= Exercise goal =
Please repeat, word for word, the passage of the impeachment post starting at "Sunday, June 16, 2019" and ending at "parts to this.".

Sunday, June 16, 2019

Impeachment and Accountability Editor’s Blog – Talking Points Memo

Impeachment and Accountability
Editor’s Blog – Talking Points Memo / by Josh Marshall / 5h
TPM Reader JO has some thoughts on impeachment and accountability …

I admit that part of the reason I enjoy TPM is that it confirms my biases. I value the reporting, insight, and analysis more, but the other part is undeniably comforting. I find myself agreeing with your editorial writings on pretty much everything. But I just do not understand your position on impeachment. There are two parts to this.

1) Your Edblog on June 4 separates the likelihood of impeachment resulting in removal from office, from the value of investigation before any discussion of impeachment. But the new Democratic-controlled congress is disappointing to some extent, and your edblog discussed this. I have to believe that simply organizing the existing investigations into an “impeachment inquiry” will, all by itself, raise the apparent stakes, move public sentiment, and hopefully get the investigations moving faster. And also, hopefully, raise the political price for Trump’s illegal stonewalling. I was (but should not have been) shocked to read about the Fox viewers who, presented with actual passages from the Mueller report, were surprised to hear about actual wrong-doing by Trump, and the non-existence of the exoneration claimed by Barr and his boss. If the nation is glued to TV coverage of impeachment hearings, hopefully more of the brainwashed will get it. And then make Mitch and the senate Republicans own and justify their defense of Trump.

2) I want someone to pay for a bad act, at long last. Has there been any accountability at this level since the S&L crisis in the 80s? (And even that was pretty weak tea.) Iran-Contra. The invasion of Iraq and all the lies that got us there. The subprime meltdown in 2008. The stolen election of 2000. Merrick Garland, (among the many, many sins of Mitch McConnell). Outright bribery, enabled by Citizen’s United. The many crimes enabled by killing the Voting Rights Act. Nothing that any high official does has any consequences, and it’s been this way for a very long time. And the one time that impeachment does get used, is for a blowjob? The thing that really pushes me to impeachment is that it would show that there is some cost to committing dozens of obviously impeachable offenses. As much as you dismiss that cost, I can’t believe that Trump, who is so concerned with what’s on TV, and firsts, and bests, and his own public image, would be please with a lengthy, high-profile recounting of his crimes, and a successful vote for impeachment. I want some accountability!

= Provided information =
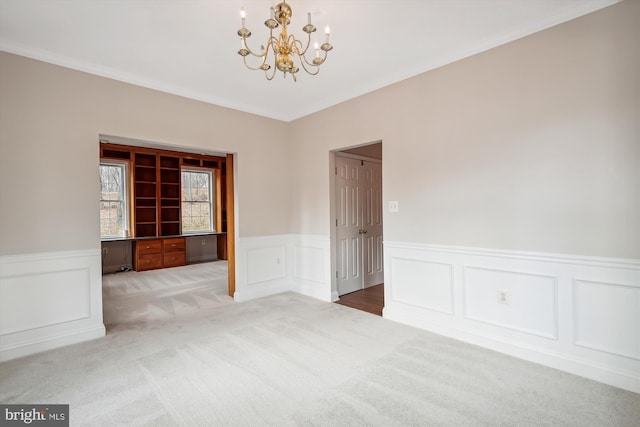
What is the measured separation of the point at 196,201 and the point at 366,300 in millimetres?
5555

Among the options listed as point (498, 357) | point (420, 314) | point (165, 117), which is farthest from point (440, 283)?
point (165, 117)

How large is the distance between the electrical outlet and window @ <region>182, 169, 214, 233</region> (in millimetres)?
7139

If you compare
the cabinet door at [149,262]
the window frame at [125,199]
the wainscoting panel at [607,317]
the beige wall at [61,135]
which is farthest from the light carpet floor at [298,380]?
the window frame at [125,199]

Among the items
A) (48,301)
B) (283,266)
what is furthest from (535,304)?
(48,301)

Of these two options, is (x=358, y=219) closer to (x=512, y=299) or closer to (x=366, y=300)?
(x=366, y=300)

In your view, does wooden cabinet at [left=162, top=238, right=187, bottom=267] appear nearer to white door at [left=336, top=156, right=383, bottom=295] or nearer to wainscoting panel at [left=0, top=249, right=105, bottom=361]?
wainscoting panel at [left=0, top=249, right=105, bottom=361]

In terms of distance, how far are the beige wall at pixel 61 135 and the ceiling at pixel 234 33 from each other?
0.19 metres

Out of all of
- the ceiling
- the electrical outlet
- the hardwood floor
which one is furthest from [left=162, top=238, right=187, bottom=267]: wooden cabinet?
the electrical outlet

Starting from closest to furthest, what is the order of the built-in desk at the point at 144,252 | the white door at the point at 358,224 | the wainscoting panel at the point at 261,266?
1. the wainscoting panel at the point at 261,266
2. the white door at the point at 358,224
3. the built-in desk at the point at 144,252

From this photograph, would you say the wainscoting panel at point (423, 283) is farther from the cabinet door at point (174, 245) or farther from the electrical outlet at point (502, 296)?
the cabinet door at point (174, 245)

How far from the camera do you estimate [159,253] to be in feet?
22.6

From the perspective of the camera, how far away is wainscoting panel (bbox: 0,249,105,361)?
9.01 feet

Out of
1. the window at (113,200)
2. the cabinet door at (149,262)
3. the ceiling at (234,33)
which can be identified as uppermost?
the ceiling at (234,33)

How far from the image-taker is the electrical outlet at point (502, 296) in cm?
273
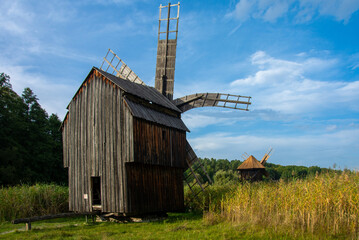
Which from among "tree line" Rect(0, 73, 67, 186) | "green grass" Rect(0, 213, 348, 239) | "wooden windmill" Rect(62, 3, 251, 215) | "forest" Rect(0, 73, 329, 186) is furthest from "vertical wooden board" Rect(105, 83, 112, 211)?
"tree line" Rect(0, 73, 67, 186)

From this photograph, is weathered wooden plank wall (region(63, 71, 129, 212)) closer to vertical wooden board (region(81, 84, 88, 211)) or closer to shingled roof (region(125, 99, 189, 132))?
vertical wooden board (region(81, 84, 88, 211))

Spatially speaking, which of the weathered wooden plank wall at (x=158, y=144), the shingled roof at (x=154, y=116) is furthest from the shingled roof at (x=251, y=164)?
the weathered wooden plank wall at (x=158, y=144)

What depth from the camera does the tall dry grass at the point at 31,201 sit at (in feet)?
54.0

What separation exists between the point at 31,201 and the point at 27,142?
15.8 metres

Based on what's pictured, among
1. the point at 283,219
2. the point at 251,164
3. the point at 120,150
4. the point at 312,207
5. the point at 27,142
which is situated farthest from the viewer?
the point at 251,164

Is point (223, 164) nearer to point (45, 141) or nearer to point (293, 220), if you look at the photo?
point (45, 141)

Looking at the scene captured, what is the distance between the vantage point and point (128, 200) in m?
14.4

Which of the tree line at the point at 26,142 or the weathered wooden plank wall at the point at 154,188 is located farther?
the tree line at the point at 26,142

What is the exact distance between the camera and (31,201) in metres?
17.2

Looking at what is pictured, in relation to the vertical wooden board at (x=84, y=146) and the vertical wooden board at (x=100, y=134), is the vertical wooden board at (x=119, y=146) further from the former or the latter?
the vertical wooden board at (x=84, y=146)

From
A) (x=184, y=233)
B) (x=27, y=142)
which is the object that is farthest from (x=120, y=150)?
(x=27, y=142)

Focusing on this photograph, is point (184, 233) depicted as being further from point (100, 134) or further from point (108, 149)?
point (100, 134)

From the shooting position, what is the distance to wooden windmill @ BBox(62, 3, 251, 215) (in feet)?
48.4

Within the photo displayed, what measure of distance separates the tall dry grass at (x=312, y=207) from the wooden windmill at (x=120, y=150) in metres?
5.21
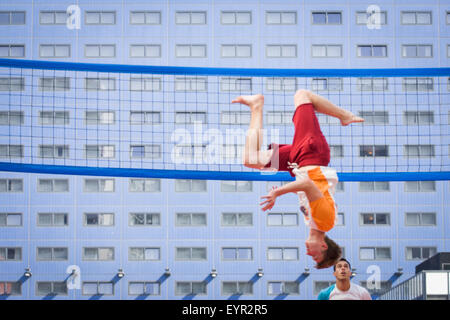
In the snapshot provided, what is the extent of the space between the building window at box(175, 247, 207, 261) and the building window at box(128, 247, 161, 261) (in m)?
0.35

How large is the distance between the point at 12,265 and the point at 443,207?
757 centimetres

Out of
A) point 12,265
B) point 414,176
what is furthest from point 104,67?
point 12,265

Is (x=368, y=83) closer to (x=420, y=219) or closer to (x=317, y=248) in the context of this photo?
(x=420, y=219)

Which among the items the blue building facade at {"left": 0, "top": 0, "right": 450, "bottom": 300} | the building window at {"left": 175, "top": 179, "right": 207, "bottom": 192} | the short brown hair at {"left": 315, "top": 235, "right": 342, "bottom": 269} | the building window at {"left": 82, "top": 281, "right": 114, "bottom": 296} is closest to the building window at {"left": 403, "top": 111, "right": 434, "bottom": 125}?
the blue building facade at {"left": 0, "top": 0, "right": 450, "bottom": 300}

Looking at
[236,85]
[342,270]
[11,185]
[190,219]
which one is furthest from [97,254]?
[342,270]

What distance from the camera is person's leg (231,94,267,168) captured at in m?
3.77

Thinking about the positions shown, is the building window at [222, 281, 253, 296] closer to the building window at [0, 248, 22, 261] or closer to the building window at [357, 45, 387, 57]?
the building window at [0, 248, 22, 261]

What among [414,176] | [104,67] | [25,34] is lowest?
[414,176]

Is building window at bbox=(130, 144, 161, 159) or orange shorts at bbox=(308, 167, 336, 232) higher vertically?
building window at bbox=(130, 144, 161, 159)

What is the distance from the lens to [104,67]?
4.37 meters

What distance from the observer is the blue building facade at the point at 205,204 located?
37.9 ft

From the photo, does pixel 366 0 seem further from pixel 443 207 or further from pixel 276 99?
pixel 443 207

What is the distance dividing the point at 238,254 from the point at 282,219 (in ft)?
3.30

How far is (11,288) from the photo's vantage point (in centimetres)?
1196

= Answer to this exercise =
Sunday, June 16, 2019

Impeachment and Accountability Editor’s Blog – Talking Points Memo

Impeachment and Accountability
Editor’s Blog – Talking Points Memo / by Josh Marshall / 5h
TPM Reader JO has some thoughts on impeachment and accountability …

I admit that part of the reason I enjoy TPM is that it confirms my biases. I value the reporting, insight, and analysis more, but the other part is undeniably comforting. I find myself agreeing with your editorial writings on pretty much everything. But I just do not understand your position on impeachment. There are two parts to this.